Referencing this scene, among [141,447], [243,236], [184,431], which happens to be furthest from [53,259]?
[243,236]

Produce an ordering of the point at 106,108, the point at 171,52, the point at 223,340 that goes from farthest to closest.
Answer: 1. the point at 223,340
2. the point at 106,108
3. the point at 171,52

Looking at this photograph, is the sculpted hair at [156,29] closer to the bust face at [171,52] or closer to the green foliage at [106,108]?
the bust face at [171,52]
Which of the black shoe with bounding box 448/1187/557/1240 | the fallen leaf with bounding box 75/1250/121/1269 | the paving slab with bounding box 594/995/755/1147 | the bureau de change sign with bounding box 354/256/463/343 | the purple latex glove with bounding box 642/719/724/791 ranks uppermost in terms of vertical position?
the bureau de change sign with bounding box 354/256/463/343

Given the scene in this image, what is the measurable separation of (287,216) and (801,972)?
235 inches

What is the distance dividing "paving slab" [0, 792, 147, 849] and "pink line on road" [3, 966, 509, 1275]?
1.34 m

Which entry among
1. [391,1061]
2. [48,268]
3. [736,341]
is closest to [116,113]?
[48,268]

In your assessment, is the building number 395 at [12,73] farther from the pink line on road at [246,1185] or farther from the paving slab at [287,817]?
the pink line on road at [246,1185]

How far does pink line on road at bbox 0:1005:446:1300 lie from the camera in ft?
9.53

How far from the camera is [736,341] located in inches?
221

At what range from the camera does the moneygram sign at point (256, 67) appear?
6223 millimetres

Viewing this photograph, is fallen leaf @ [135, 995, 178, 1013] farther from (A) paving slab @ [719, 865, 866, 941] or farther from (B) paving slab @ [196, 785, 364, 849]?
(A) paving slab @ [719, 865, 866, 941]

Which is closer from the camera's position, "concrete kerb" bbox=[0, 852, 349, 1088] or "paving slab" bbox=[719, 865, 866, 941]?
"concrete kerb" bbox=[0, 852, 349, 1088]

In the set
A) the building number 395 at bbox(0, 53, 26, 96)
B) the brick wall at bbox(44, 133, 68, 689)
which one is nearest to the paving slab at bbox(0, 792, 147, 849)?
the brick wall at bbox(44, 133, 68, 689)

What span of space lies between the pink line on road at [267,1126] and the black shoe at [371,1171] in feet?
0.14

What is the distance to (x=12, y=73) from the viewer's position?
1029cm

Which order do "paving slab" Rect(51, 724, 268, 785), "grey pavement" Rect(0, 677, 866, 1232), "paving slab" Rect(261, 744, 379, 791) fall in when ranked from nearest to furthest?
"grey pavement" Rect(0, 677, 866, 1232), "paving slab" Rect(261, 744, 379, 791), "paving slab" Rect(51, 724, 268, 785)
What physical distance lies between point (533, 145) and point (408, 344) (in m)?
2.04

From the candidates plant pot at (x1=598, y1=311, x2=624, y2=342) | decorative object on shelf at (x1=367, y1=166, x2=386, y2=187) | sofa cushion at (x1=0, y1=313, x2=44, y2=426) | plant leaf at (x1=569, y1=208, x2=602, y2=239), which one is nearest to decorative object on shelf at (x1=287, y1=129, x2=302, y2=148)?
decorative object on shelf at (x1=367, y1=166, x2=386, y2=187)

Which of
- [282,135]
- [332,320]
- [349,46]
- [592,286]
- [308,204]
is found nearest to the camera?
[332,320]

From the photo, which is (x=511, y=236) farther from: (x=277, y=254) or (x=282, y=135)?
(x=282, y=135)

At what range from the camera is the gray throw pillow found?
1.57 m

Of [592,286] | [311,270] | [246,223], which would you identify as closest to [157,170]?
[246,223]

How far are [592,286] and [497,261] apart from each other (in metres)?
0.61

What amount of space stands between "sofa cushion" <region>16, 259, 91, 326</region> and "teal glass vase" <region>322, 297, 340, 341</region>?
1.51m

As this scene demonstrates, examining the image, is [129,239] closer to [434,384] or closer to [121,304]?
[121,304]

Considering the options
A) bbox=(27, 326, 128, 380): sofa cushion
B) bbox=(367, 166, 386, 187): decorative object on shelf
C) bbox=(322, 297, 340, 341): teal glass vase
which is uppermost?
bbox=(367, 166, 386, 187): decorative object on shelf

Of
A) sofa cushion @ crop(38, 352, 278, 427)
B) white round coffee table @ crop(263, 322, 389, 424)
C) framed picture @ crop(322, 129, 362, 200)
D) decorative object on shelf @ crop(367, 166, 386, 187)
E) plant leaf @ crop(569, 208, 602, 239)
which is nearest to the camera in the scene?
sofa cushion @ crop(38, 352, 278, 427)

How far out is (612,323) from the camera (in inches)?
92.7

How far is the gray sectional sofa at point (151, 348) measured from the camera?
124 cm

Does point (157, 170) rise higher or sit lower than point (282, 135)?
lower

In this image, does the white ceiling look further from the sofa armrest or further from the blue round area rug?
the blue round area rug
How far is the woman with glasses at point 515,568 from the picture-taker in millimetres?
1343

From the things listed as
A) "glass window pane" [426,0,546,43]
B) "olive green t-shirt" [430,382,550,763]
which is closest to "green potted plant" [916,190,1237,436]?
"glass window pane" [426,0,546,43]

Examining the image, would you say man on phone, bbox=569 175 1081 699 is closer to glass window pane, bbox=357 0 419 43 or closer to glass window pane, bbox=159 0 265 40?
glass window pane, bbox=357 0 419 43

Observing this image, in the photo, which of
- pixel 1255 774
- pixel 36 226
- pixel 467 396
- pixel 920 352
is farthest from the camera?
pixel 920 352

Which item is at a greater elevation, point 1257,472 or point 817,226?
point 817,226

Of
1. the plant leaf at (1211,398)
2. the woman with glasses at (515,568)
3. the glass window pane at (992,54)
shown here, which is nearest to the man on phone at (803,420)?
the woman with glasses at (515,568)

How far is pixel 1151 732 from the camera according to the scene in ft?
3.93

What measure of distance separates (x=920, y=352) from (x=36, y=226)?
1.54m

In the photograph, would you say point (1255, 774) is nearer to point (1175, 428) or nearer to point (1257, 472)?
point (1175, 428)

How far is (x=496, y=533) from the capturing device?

++++

▸ DIRECTION: Put the material from the line containing "What measure of" through the final line into a Markdown table with the columns Row and Line, numbering each row and omitting blank lines.

▸ REPLY:
| Row | Line |
|---|---|
| 1 | What measure of distance separates (x=920, y=352) from (x=36, y=226)? |
| 2 | 1.54m |
| 3 | In the photograph, would you say point (1255, 774) is nearer to point (1175, 428) or nearer to point (1257, 472)? |
| 4 | point (1175, 428) |
| 5 | How far is (x=496, y=533) from the capturing device? |